POSTED: Wednesday, March 31, 2010 - 7:27pm
UPDATED: Friday, April 2, 2010 - 8:38am
EL PASO--- A woman says Animal Service veterinarians let her take her lost pet home with providing much-needed treatment.
Maria Hernandez is furious.
She says, it all started two weeks ago when her orange tabby, Frankie, went missing.
She went searching and found him among the cages at the Northeast Animal Control Shelter days later.
"He looked like he had gotten in a fight. His face was all scratched up... He was limping," she said.
Frankie had a deep cut through his belly and in his mouth to the jaw bone.
"So I assumed, 'They have a vet there, he's received medical care.' The individual told me he was fine, so I said, 'I'll pick him up later today,' "she said.
But then Hernandez took him to her vet, Dr. George Gibson at Eastwood Animal Clinic.
We asked if Frankie looked like he had been treated before.
"I would say no," said Gibson.
So we talked to Animal Services Director Eddie Castro.
"We have a medical team that does the rounds, and this case they did not notice, that this cat had this cut on the belly," he said.
Castro said, there's a reason for that.
"The cat was running loose.

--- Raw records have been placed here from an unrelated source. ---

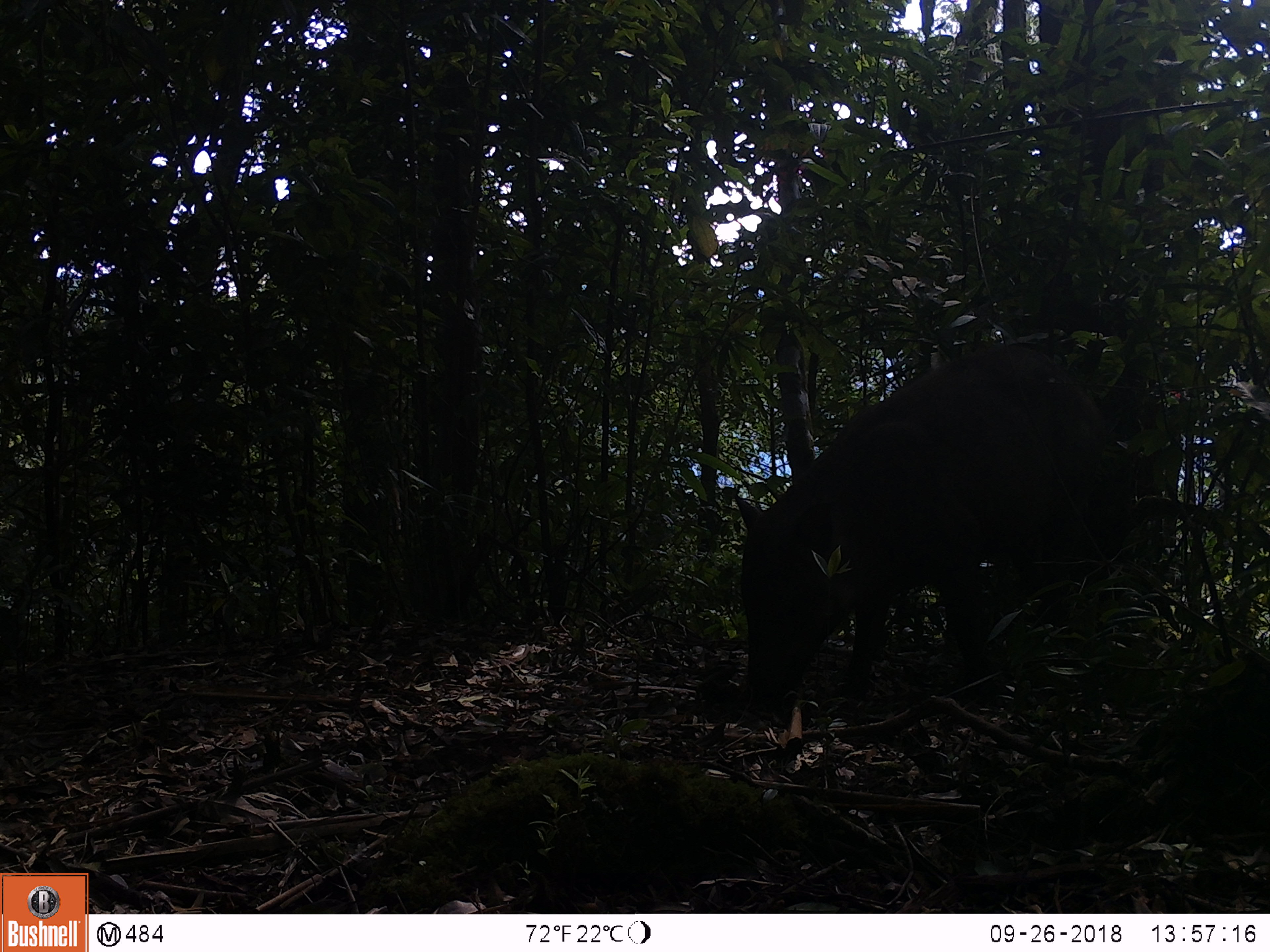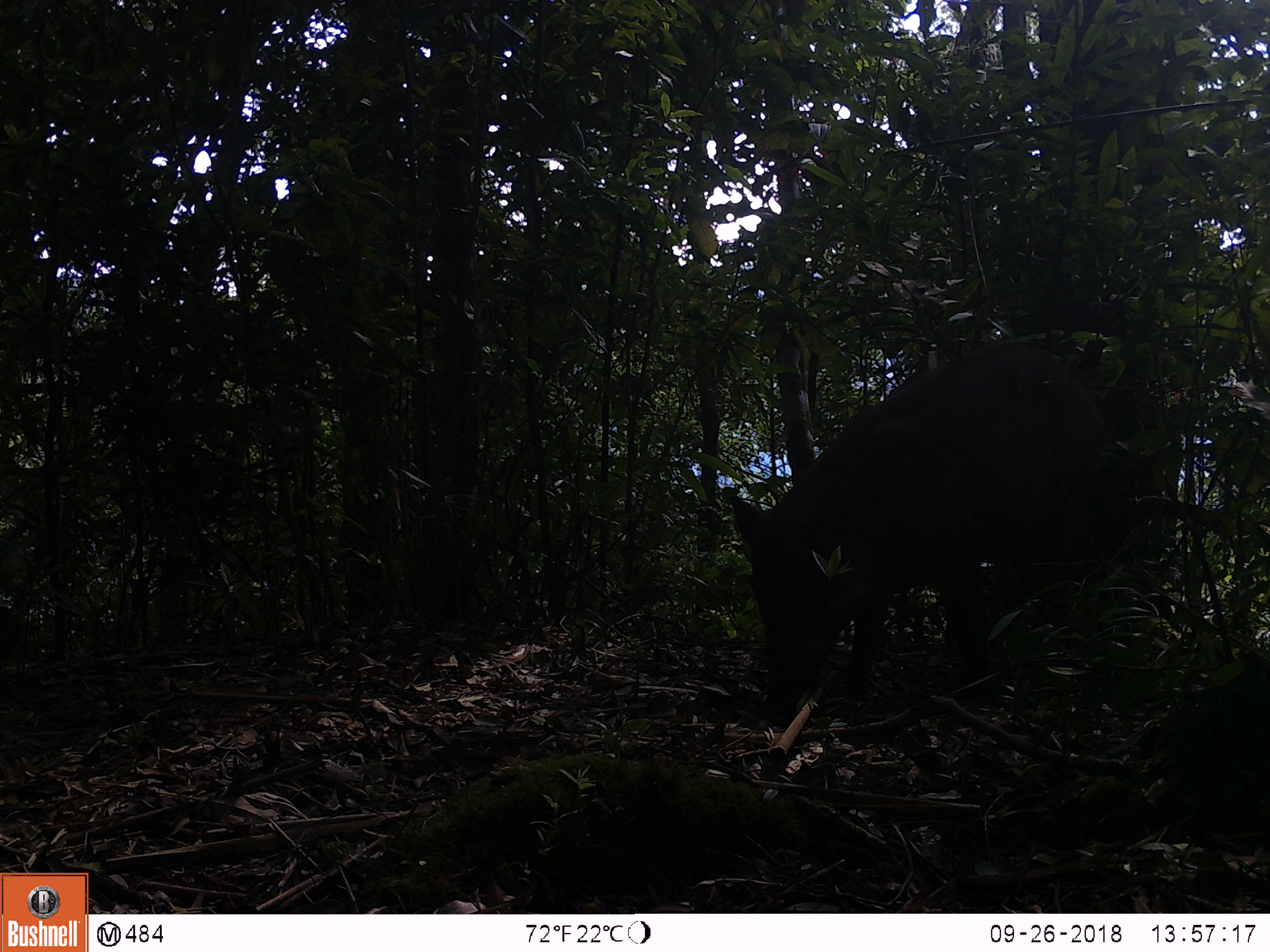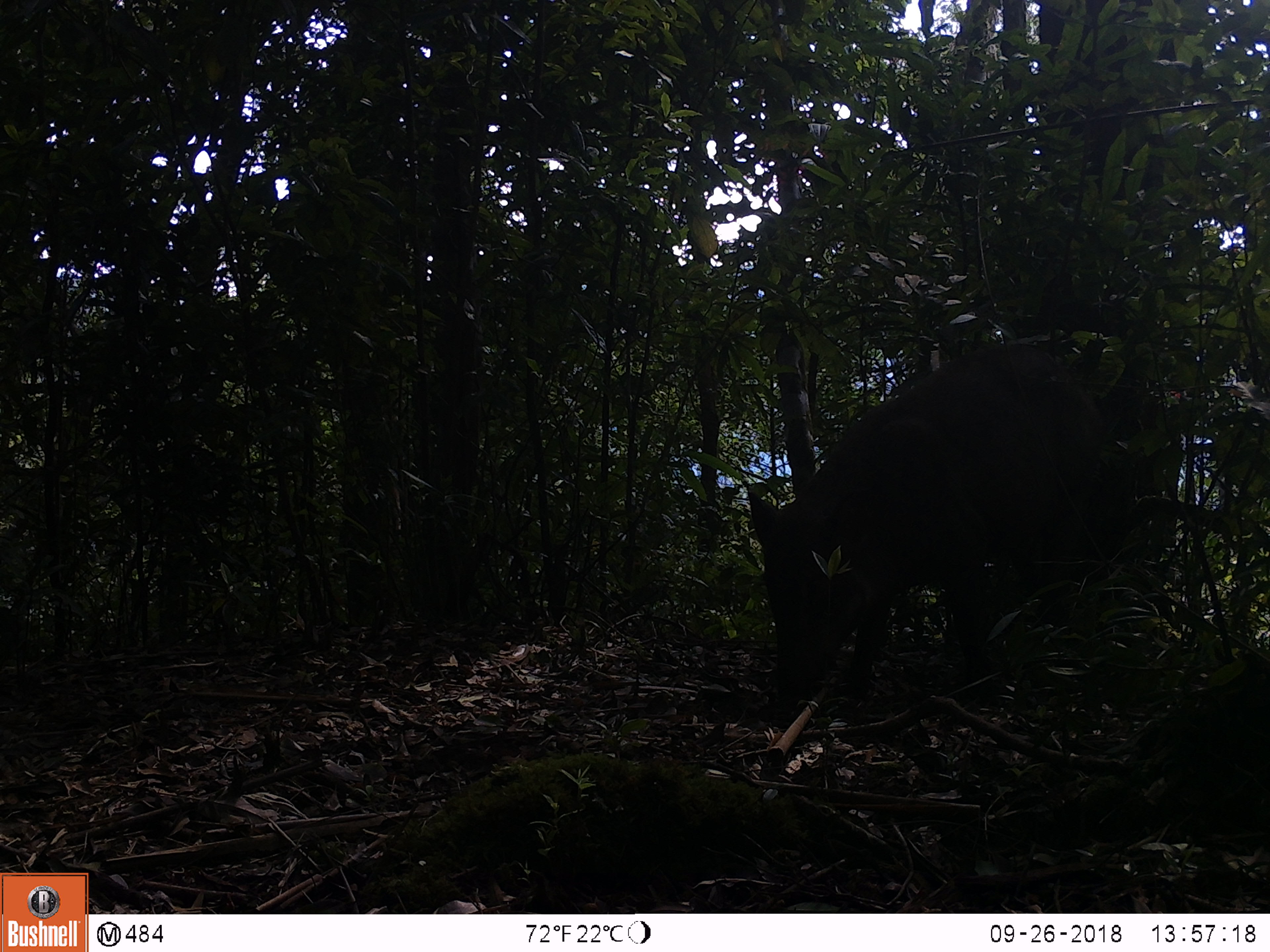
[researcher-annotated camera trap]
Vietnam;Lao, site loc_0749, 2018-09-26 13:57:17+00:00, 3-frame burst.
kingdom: Animalia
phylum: Chordata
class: Mammalia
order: Artiodactyla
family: Suidae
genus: Sus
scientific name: Sus scrofa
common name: eurasian wild pig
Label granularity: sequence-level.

It didn't have a micro-chip, and didn't have a tag. If the cat had a tag, around the neck, it would have been treated different than a cat that's just a feral cat," he said.
At the shelter, tame cats are treated with the possibility of being returned, said Castro.

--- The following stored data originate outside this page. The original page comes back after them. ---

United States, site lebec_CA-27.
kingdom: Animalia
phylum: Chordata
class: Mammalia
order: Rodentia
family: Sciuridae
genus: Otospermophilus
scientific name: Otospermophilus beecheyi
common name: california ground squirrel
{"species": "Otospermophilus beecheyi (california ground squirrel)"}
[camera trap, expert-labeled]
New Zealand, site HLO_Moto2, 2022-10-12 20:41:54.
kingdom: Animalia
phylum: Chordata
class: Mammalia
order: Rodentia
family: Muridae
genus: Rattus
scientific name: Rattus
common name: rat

But feral cats, like doctors categorized Frankie, are not examined with the same care because of the costs, said Castro.
Hernandez says she would have preferred her cat euthanized, than going untreated.
"I would have been upset, but I would have been more understanding if they would have put him down and told me why they put him down. Thinking he was a stray and no one was going to pick him up or what-have-you, than to know he was in pain that long and they did nothing about it," she said.
Castro said Hernandez should have followed the law, and hopes her experience will serve as a lesson to all pet owners to microchip and tag their pets.